Provided records -
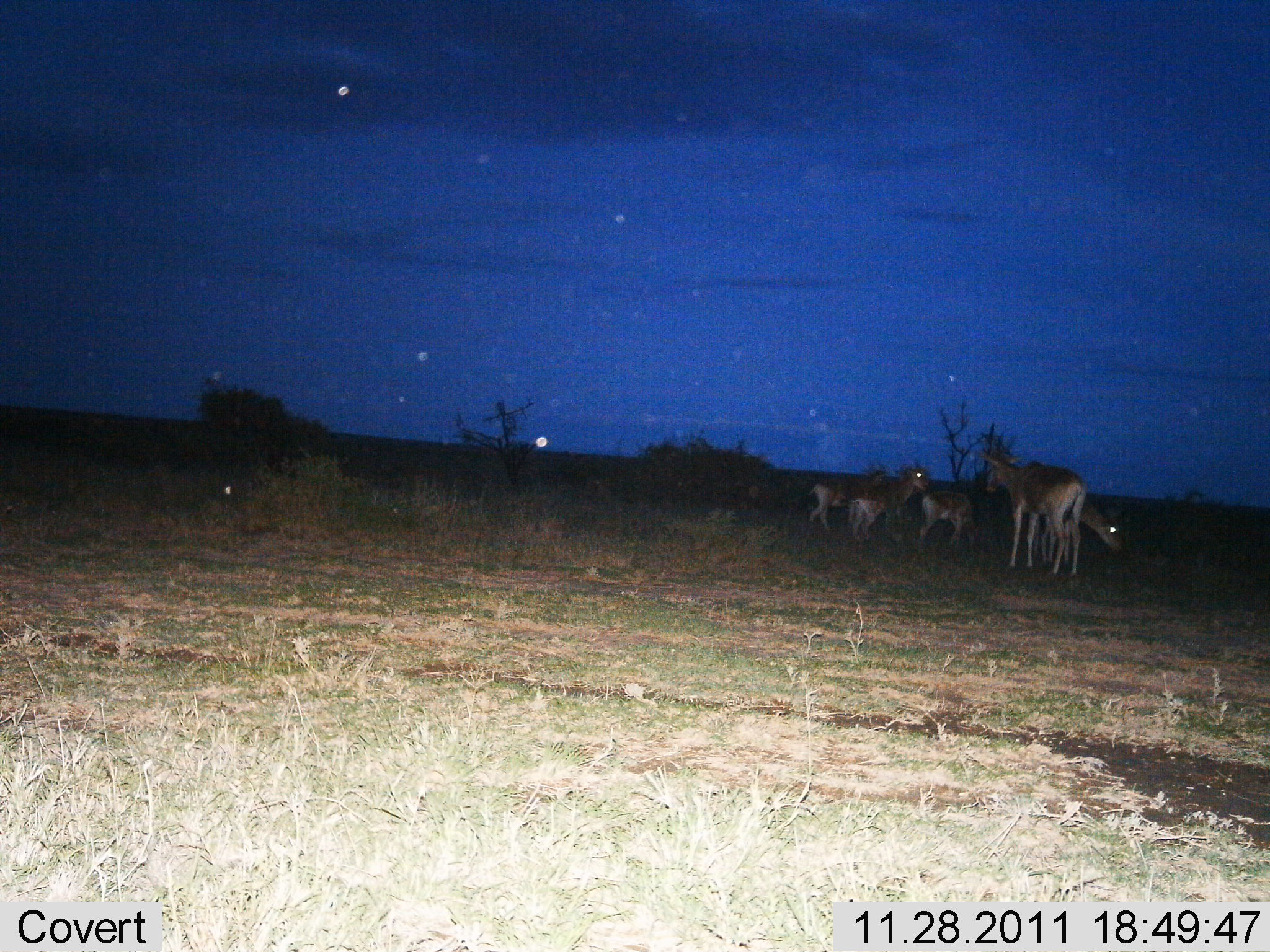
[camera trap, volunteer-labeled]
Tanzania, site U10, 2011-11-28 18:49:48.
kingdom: Animalia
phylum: Chordata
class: Mammalia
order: Artiodactyla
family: Bovidae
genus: Nanger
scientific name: Nanger granti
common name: grant's gazelle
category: gazellegrants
Gazellegrants (grant's gazelle) (Nanger granti), count 5. Behavior (volunteer vote fractions): standing 90%, resting 10%, moving 0%, interacting 0%. Young present (vote fraction): 20%. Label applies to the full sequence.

Your objective -
Each line from the one that holds "phylum: Chordata" to the end of the records above should be transcribed exactly, both ends included.

Solved exercise -
phylum: Chordata
class: Mammalia
order: Artiodactyla
family: Bovidae
genus: Nanger
scientific name: Nanger granti
common name: grant's gazelle
category: gazellegrants
Gazellegrants (grant's gazelle) (Nanger granti), count 5. Behavior (volunteer vote fractions): standing 90%, resting 10%, moving 0%, interacting 0%. Young present (vote fraction): 20%. Label applies to the full sequence.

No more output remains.